Vinte e sete organizações islâmicas dinamarquesas anunciaram nesta sexta-feira que levarão o caso das charges do profeta Maomé, publicadas pelo jornal Jyllands-Posten, ao Alto Comissariado de Direitos Humanos da ONU. A decisão chega dois dias depois de o promotor-geral dinamarquês rejeitar uma ação penal contra o jornal por violar as leis sobre blasfêmia e difamação por motivos religiosos. Segundo o promotor, não havia base jurídica para o processo.

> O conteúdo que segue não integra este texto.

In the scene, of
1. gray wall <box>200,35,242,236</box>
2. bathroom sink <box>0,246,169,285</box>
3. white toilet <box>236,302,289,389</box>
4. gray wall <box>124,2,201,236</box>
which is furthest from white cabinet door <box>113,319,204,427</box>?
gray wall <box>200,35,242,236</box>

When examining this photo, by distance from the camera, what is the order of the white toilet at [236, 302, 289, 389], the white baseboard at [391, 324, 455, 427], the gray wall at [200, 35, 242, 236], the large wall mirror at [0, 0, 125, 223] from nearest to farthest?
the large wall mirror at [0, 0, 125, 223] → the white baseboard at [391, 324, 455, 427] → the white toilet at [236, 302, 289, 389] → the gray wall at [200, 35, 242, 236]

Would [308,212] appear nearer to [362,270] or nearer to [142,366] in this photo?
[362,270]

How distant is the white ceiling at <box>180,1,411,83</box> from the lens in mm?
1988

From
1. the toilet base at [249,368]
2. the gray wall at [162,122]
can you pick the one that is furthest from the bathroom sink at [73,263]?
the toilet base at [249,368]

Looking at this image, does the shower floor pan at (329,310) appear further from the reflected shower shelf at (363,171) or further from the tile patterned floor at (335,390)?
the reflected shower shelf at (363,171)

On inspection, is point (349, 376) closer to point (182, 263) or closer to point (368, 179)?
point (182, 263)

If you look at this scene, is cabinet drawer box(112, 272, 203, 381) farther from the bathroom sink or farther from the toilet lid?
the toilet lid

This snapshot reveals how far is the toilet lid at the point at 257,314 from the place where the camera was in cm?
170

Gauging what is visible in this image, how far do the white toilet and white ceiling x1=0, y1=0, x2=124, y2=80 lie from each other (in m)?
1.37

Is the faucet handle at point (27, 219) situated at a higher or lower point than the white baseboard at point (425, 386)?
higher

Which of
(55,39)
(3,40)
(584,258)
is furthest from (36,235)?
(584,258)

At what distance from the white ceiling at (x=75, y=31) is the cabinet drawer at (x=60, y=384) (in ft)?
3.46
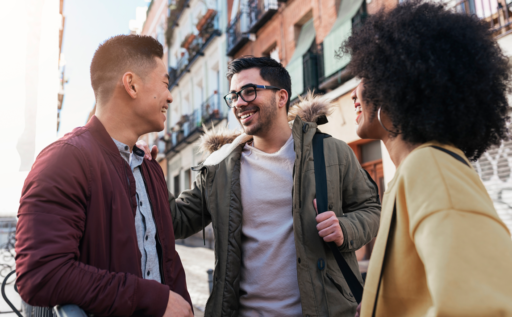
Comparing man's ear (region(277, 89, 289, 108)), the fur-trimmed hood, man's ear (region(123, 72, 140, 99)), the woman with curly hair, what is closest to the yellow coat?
the woman with curly hair

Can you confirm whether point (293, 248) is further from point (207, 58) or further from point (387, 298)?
point (207, 58)

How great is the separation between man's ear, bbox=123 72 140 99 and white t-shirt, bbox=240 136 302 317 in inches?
35.6

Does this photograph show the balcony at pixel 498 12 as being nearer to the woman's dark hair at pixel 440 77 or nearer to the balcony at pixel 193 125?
the woman's dark hair at pixel 440 77

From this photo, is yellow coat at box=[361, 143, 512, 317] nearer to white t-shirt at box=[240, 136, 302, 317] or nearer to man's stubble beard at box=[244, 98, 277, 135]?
white t-shirt at box=[240, 136, 302, 317]

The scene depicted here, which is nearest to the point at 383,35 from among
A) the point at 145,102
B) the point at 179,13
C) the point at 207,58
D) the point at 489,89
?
the point at 489,89

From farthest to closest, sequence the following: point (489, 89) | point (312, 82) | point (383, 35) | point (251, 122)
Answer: point (312, 82) < point (251, 122) < point (383, 35) < point (489, 89)

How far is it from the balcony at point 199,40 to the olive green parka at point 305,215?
53.8ft

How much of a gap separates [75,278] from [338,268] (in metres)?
1.39

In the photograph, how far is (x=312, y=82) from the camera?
11234mm

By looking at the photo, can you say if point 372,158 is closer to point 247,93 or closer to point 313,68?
point 313,68

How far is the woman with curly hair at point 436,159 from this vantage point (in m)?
0.94

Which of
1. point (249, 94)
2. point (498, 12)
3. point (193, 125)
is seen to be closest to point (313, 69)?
point (498, 12)

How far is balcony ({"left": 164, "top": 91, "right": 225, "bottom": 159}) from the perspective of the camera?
17672mm

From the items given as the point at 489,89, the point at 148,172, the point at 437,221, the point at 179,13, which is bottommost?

A escolha do Alto Comissariado de Direitos Humanos das Nações Unidas se deu por este ser um órgão mais relevante e que atua com mais rapidez do que o Tribunal de Direitos Humanos de Estrasburgo, disse o porta-voz da Sociedade da Religião Islâmica, Kasem Said. "Nosso ponto de partida é que a Dinamarca, ao não perseguir juridicamente o jornal, quebrou as obrigações estabelecidas pela convenção da ONU sobre direitos humanos e políticos e a convenção internacional para eliminar qualquer forma de discriminação racial", disse Ahmed Akkari, porta-voz das 27 organizações. Após o fechamento da via penal na Dinamarca, as associações islâmicas tentarão agora a via civil, à qual recorrerão em nome dos cidadãos muçulmanos que se sentiram feridos e ofendidos pelas caricaturas. A publicação dos desenhos geraram uma crise política e econômica entre a Dinamarca e o mundo islâmico.